Money Funds Are Circling the Wagons on Rules

Publication: New York Times

Author: Floyd Norris

9/19/2013 —Bank regulators around the world are forcing banks to hold more capital than they did before the financial crisis revealed just how inadequate their capital truly was. But one set of American banks appears to be on the verge of keeping the right to have no capital at all.

That group is the money market funds, which function as banks but historically have had the best of all regulatory worlds: no capital requirements, no reserves, no fees for deposit insurance and a belief by their customers that they were at least as safe as banks.

This week the comment period closed on proposed money market rules set forth by the Securities and Exchange Commission.
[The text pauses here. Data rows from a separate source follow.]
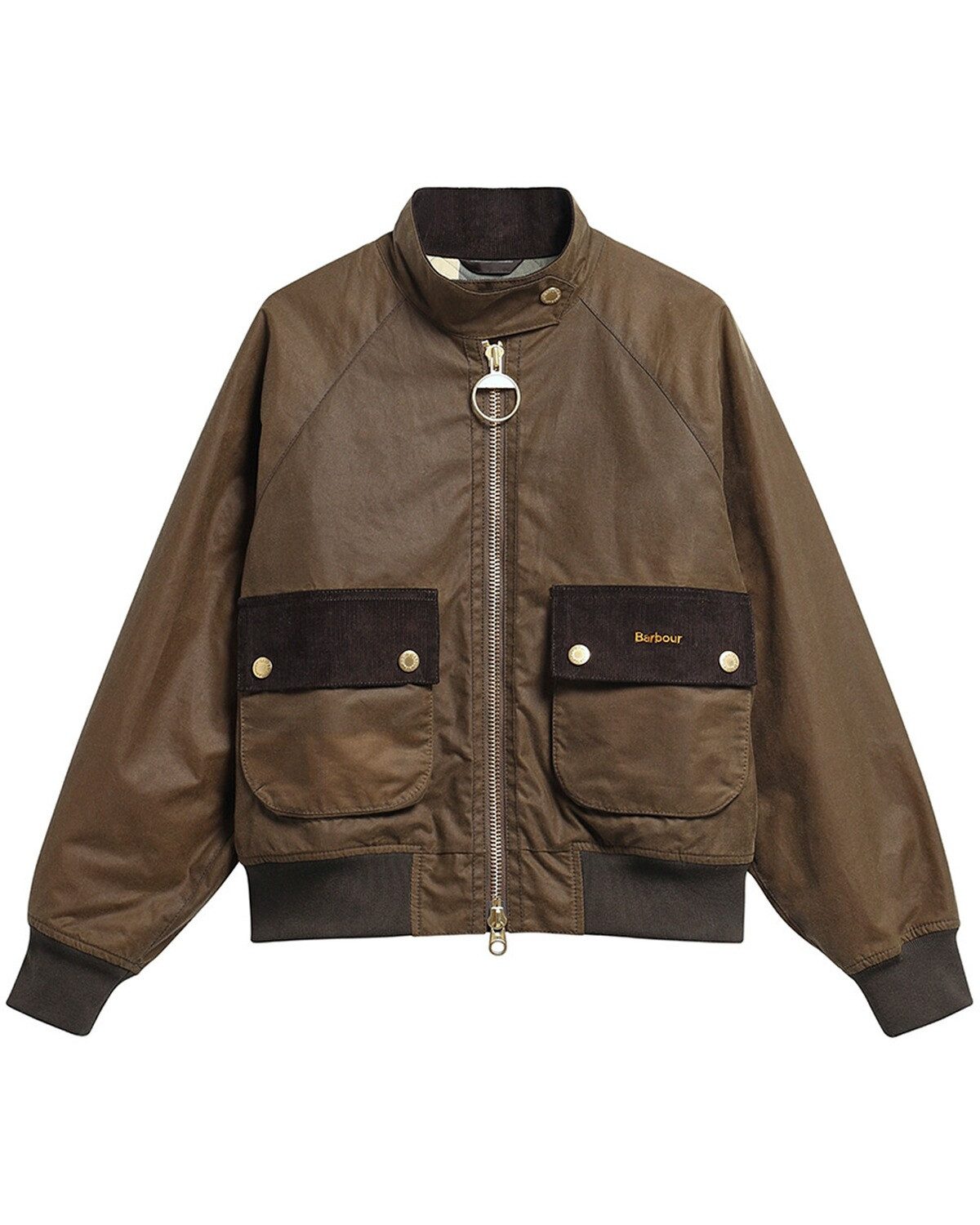 Barbour Allwetterjacke Wachsblouson Ivybridge Tartan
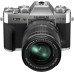 Fujifilm - X-T30 II Mirrorless CameraXF18-55mm Lens Kit - Silver|Mirrorless Camera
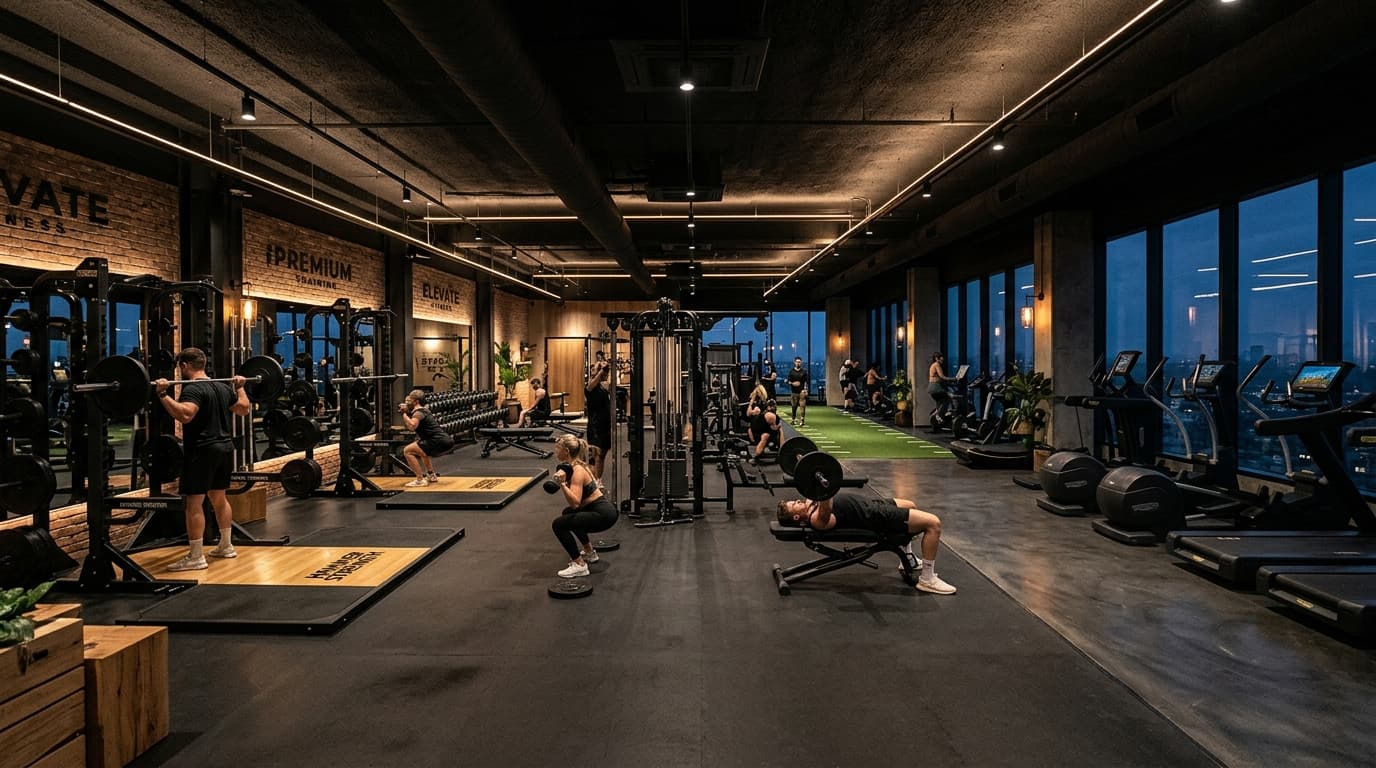 Main Gym Floor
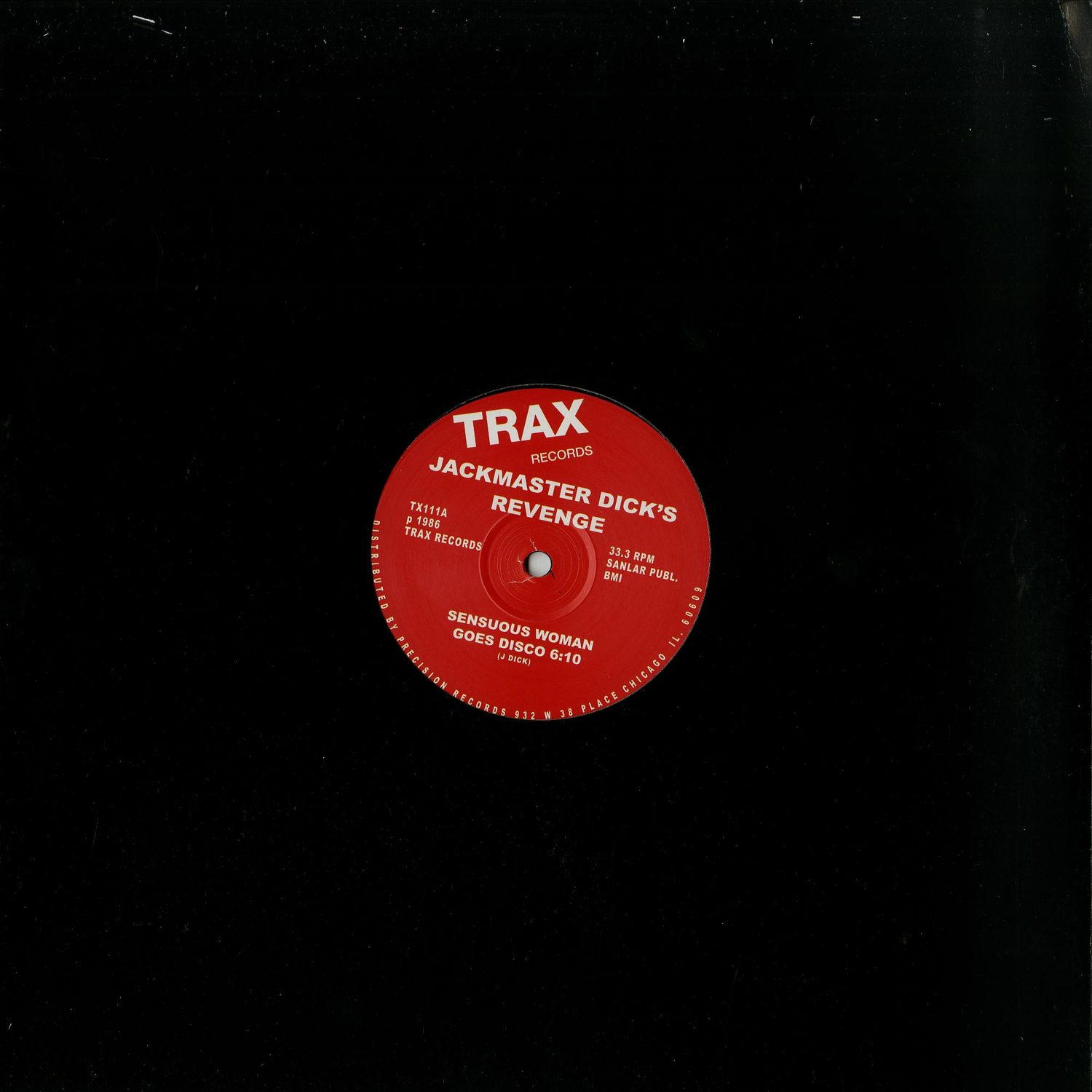 Jackmaster Dicks Revenge - SENSUOUS WOMAN GOES DISCO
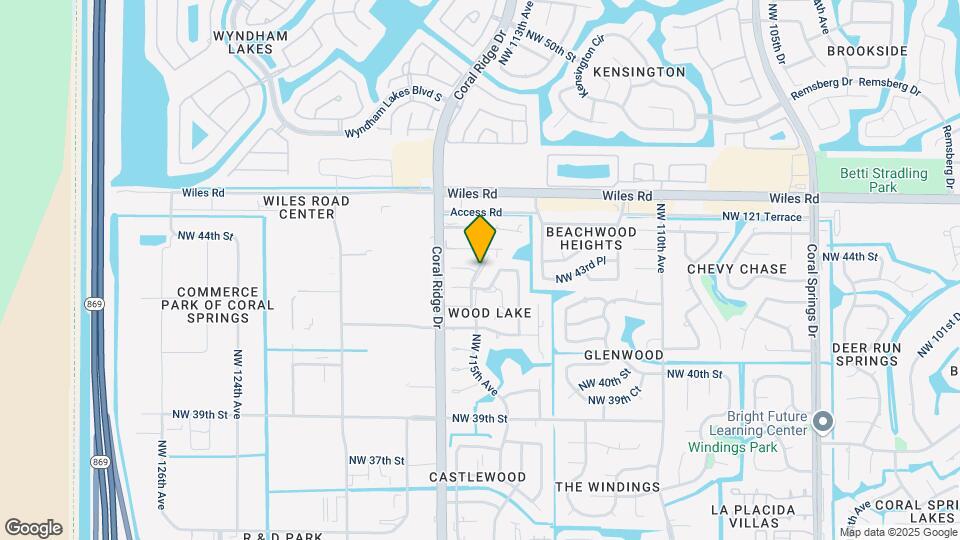 4339 NW 115th Ave Map and Location Details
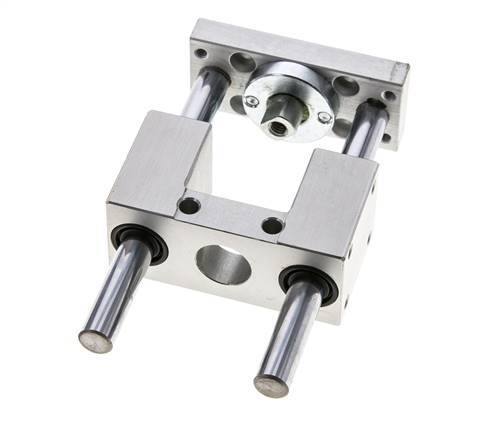 Unité de guidage pour cylindre de 12 mm 16 mm ISO 6432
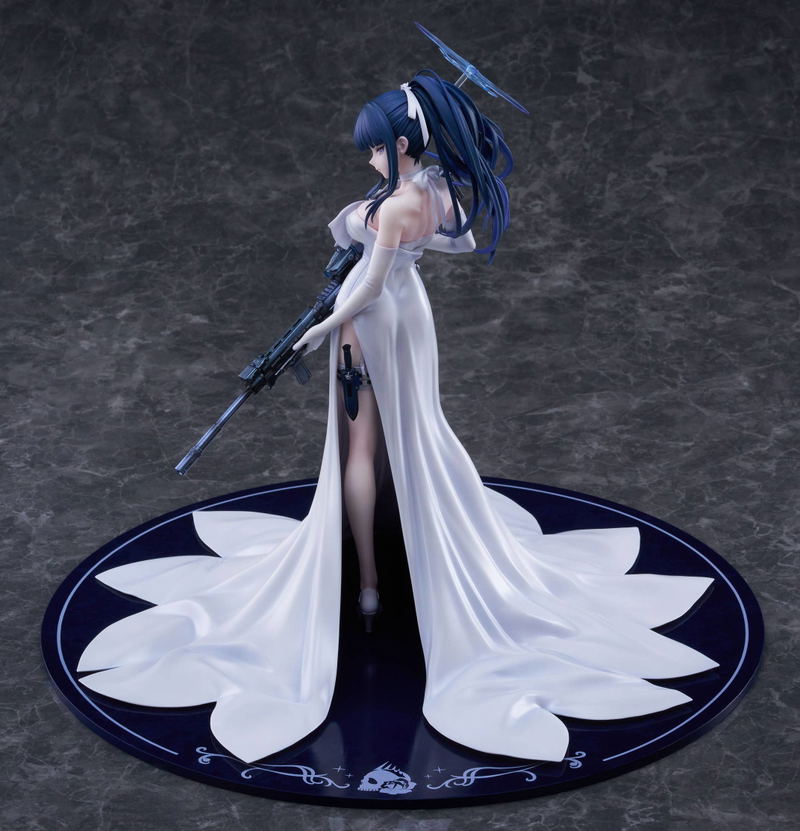 Blue Archive 1/7 Scale Pre-Painted Figure: Saori (Dress) image 5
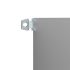 nVent HOFFMAN AWS Series 316 Stainless Steel Wall Mounting Bracket for Use with Enclosure, 36 x 76 x 21mm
The rules are pitifully weak and inadequate. They could even make the system more vulnerable in a crisis, as the presidents of all 12 Federal Reserve banks pointed out in a letter to the S.E.C.

But that has not stopped the mutual fund industry from trying to weaken them even more.

By coincidence, the deadline for comments was on Thursday, just five days after the fifth anniversary of the collapse of Lehman Brothers. It was that collapse that revealed to all just how shaky the money market industry was.

The answer is — or ought to be — remarkably simple:

“They either have to be banks or mutual funds,” Paul A. Volcker, the former Federal Reserve chairman, told me in an interview. “If they are banks, promising to pay at par on demand, they should be regulated like banks. If they are mutual funds, they should be regulated like mutual funds.”